У истока

Осень. Сумерки. Не зажигая огня, я залезаю с ногами в кресло и упиваюсь голосом Вертинского сквозь шипение старого патефона.

Н. Ильина

Не-е-т, он был не просто «солист Мосэстрады» — и это прекрасно знают даже те, кто не разделяет моего обожания… Время показало, что это наша национальная гордость.

И. Смоктуновский

Существуют привязанности, которых мы себе не прощаем. Такой любовью окружено творчество Вертинского.

М. Иофьев

…Данные биографической справки из личного дела артиста: Вертинский Александр Николаевич родился в 1889 году в г. Киеве в семье присяжного поверенного. В возрасте трех лет он потерял мать (Сколацкая Евгения Степановна умерла в 1892 году), в возрасте пяти лет — потерял отца (Вертинский Николай Петрович умер в 1894 году). Воспитывался у родственников. Окончил киевскую гимназию номер четыре. Был статистом в киевском театре Соловцова…[1]

Здесь все неоспоримо. Конечно, жена Вертинского знала его биографию и располагала соответствующими документами. Между тем кое-что может и должно быть дополнено. Подлинная фамилия его — и есть немало косвенных тому свидетельств — Сколацкий. Мать и отец Александра не были повенчаны, поскольку первая жена Николая Петровича не давала согласия на развод. Мы не знаем, когда Александр принял фамилию отца. Автор словаря псевдонимов И. Ф. Масанов указывает, что «Вертинский» — это артистический псевдоним молодого А. Н. Сколацкого. Вполне возможно. Но более вероятно другое: когда Евгения Степановна умерла, а Николай Петрович от горя тяжело заболел, он усыновил Александра и дал ему свою фамилию.

Исходные записи:
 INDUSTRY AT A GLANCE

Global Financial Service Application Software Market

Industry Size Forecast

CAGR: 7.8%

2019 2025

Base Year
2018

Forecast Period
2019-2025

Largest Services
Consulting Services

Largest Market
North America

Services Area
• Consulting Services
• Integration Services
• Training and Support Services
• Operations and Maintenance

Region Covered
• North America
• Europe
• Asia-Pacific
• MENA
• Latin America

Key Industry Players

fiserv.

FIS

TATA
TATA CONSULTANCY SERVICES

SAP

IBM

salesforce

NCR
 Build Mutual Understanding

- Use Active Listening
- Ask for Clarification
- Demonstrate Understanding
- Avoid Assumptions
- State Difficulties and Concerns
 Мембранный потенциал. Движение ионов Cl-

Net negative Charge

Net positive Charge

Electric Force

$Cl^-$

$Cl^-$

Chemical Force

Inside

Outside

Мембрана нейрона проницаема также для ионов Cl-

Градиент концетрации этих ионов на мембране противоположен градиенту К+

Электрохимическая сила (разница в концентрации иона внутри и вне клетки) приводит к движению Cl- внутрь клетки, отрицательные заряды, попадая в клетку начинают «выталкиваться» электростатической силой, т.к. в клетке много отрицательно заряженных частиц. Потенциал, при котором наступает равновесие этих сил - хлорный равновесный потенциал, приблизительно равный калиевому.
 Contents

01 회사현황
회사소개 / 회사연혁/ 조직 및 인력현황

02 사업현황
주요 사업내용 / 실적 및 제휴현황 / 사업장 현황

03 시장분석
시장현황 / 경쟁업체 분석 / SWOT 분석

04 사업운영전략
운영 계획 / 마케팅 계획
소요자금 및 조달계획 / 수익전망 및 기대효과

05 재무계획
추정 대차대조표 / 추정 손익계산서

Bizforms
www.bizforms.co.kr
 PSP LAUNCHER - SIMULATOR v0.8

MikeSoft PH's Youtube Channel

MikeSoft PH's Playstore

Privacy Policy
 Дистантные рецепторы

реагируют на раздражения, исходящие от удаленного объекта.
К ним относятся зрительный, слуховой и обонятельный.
--
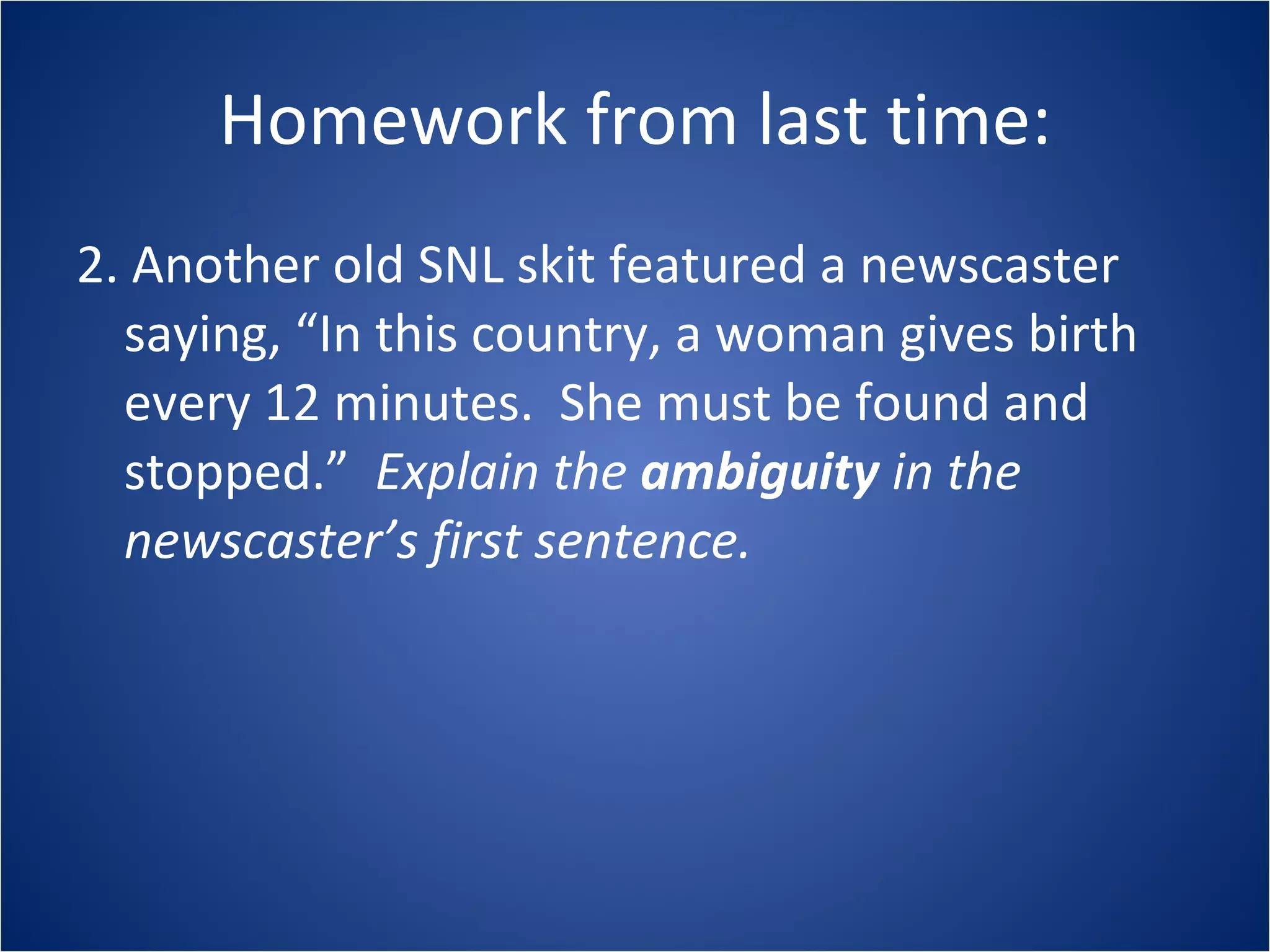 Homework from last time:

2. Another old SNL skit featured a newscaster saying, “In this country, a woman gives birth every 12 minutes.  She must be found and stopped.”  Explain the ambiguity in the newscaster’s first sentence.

Задания:
a) Выпишите все годы, которые упоминаются в тексте о Вертинском.
b) Перескажите текст о Вертинском в двух предложениях.
c) Выведите отрывок из текста о Вертинском, начиная со слов «Не-е-т, он был» и заканчивая словами «наша национальная гордость.».

Ответы по заданиям:
a) 1889, 1892, 1894

b) По данным личного дела, Александр Николаевич Вертинский родился в 1889 году в Киеве, рано потерял мать и отца, воспитывался у родственников, окончил киевскую гимназию номер четыре и был статистом в театре Соловцова. Автор дополняет эти сведения: подлинная фамилия Вертинского — Сколацкий, его родители не были повенчаны, и, вероятнее всего, отец усыновил Александра и дал ему свою фамилию.

c)
Не-е-т, он был не просто «солист Мосэстрады» — и это прекрасно знают даже те, кто не разделяет моего обожания… Время показало, что это наша национальная гордость.